WHAT YOU WILL DO:
1. Please copy, word for word, the part of the Zen journal entry that opens with the words containing "September 29, 1989   -   MOO" and closes with "new head monk.".
2. Pick up the Zen journal entry after its final sentence and keep writing it.

***** EXTRACT

September 29, 1989   -   MOO IF YOU LOVE BUDDHA

 

I walked to the sammon and sat in the open air on a beam that runs across the black rough tile under the massive overhang of the mountain-gate roof.  Some tourists trip on these obstacles but their traditional purpose is to keep out little devils that are so short they can't get over them.  I sit to the side on the demon stopper with my knees on an old blanket I bring for that purpose.  I've stopped going to the zendo.  I just come sit here, go to sanzen and then go home.  It still takes an hour and a half.  Watanabe said I had to get permission to skip the zendo part from the new head monk.

Taizen had to return to Kyoto to help out his original teacher.  The new head monk is a stern middle-aged Japanese guy who put off getting his own temple to come to Daianji to study koans with Hojo-san.  He said of course I could skip zazen in the zendo and so Watanabe also gave me his blessing.  They're so understanding.  But our reasons are different.  To me, an hour or so of zazen is enough, but to them it's because of the press of duty.  They say that since I'm a layman with responsibilities and bills to pay, it's a wonder I can come at all.

Straight ahead inside the hondo the morning sutras are playing while the latticed bell-shaped windows act as speakers bringing me the ancient chanting largely from the mouths of young foreigners.  Before long, I watch their silhouettes walk to the zendo and after a while Hojo-san walks back alone passing in front of my gaze and disappears into an entrance.  Soon I can hear everyone's feet leap onto the floor beginning the stampede to sanzen.

As they charge across the temple grounds, between the trees and by the bushes, I stand up, fold up and leave the blanket I sit on, and walk over to take my place in the back of the dark room where I sit on a couple of folded-over square cushions and wait my turn for sanzen.  Since I don't come from the zendo, my place is permanently last, behind visually impaired Den-san and the slow Frenchman.  The longer to sit.

I'm working on a koan now.  The first nine months it was susoku-kan, breathing practice.  Since then it's been "Does a dog have buddha nature?"  I repeat the question, actually, the poem which presents the question, and then I give the answer.  The answer is always the same, it's given in the poem.  Zenwise it's a very famous answer: mu.  It is a word which ostensibly means "no" but which in Zen has come to mean something more elusive like "neither no nor yes" or "neither yes nor no nor not yes nor not no" and that can go on and on.  It's emptiness and it doesn't have a meaning one can codify.  You've got to have it in your guts.  Although "mu" is the answer, if one doesn't say it right, it doesn't count, the koan isn't passed and it has to be presented again at the next sanzen.

Katagiri and Suzuki in typical Soto style didn't assign these conundrums to students, but they would sometimes discuss them in lectures.  Katagiri tolerated the fact that some of his students, rather than be involved with the Suienji system, studied in Japan with teachers that used koans.  Suzuki's teacher once sent him to study with a Rinzai teacher.  He said he got passed on his koan without having deserved it.

**********
***** DATA SEGMENT

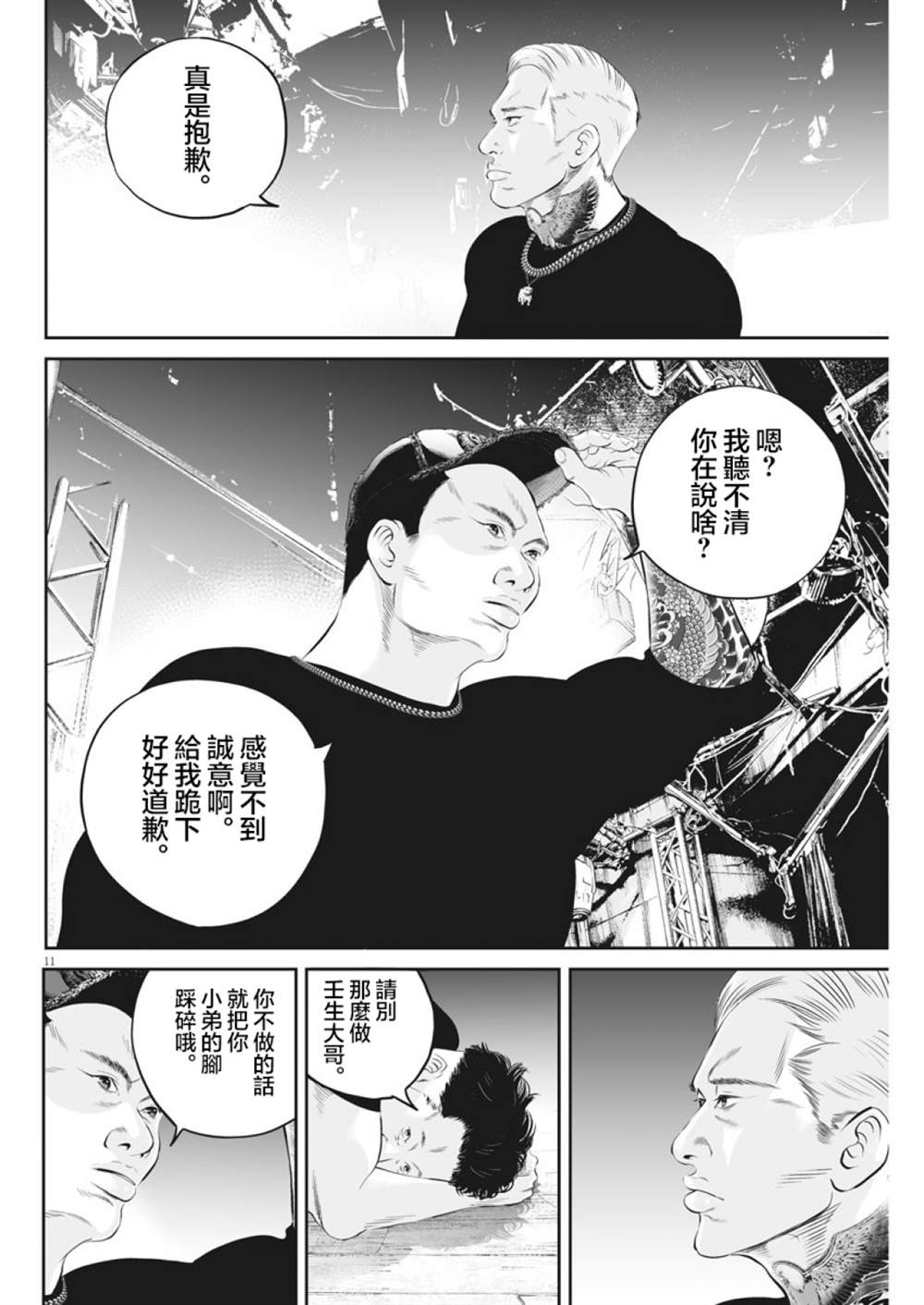 第11页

**********

RESPONSES IN ORDER:
1.
September 29, 1989   -   MOO IF YOU LOVE BUDDHA

 

I walked to the sammon and sat in the open air on a beam that runs across the black rough tile under the massive overhang of the mountain-gate roof.  Some tourists trip on these obstacles but their traditional purpose is to keep out little devils that are so short they can't get over them.  I sit to the side on the demon stopper with my knees on an old blanket I bring for that purpose.  I've stopped going to the zendo.  I just come sit here, go to sanzen and then go home.  It still takes an hour and a half.  Watanabe said I had to get permission to skip the zendo part from the new head monk.

2.
Some teachers pass their students through a series of koans quickly.  I have a friend who studied for less than a year with a well respected Western Zen teacher and he passed eighty koans.  The older Watanabe (no relation) Roshi in Fukui prefecture is reputed never to have passed anyone on mu, their first koan, and he's been in business for decades.

Some Buddhist friends from the States were visiting Elin and me and the husband asked if I'd been working on koans.

I said I had.

"How many have you passed?"

"None.  I'm still working on the first one, mu."

He asked if I knew that so-and-so was studying with so-and-so and had passed thirty koans in the first month?  I felt like the football player who was kicked off the team because he couldn't meet the academic requirements.  I'd heard the joke at a football banquet when I was in the ninth grade.  All he had to do was to spell one letter in one word correctly and he'd make the team.  The poor guy spelled coffee, "k-a-u-p-h-y."

 

          This morning, such competitive considerations far behind, I sat before Watanabe and repeated the poem.

 

Joshu Osho                 - Joshu the venerable monk

Chinami ni soto            - was asked by Chinami

Kushi ni kaete             - as for a dog

Busho ari ya mata nashi ya - is there buddha nature or not?

Shu iwaku mu               - the priest(Joshu) answered mu

 

Then I gave my moment's rendition of "mu," exhaling it deep and unadorned.

"Not bad but not one," he said after a pause.  "You still don't have the samadhi of mu."  Then he demonstrated a low steady mu.  Inspiring - a hard act to follow.  "Keep it up," he said, "Let it come of itself."  And he rang the bell.

 

I love mu.  I used to repeat the word "buddha" and some variations on that theme when I needed something to center myself or when I felt lost.  (Once when the slippery walls of confusion had so thoroughly surrounded me, I thought, this is low enough, this will be my bottom.  But how to proceed from here?  I then decided to say "buddha" and let that be my rope, to climb and be pulled by - and it would be my sky, to be big and bigger in.  Sometimes I would say it repeatedly - sometimes I'd forget for weeks.)  Now I go "mu."  It sounds like "moo" but it doesn't make me feel like a cow, more like the ushigaeru.  And thus it seems like the appropriate practice for this place.

Maybe I use it more like a mantra than a koan (which he pointedly has told me not to do).  I don't think I'm supposed to like it this much.  I get the idea it's supposed to bring all my delusions and angst to a head, to crystalize the mortal dilemma.  Compared to the inspiring directions I get in Sanzen and the noble examples from the old stories and Hojo-san's lectures, I'm just humming a tune and going about my business.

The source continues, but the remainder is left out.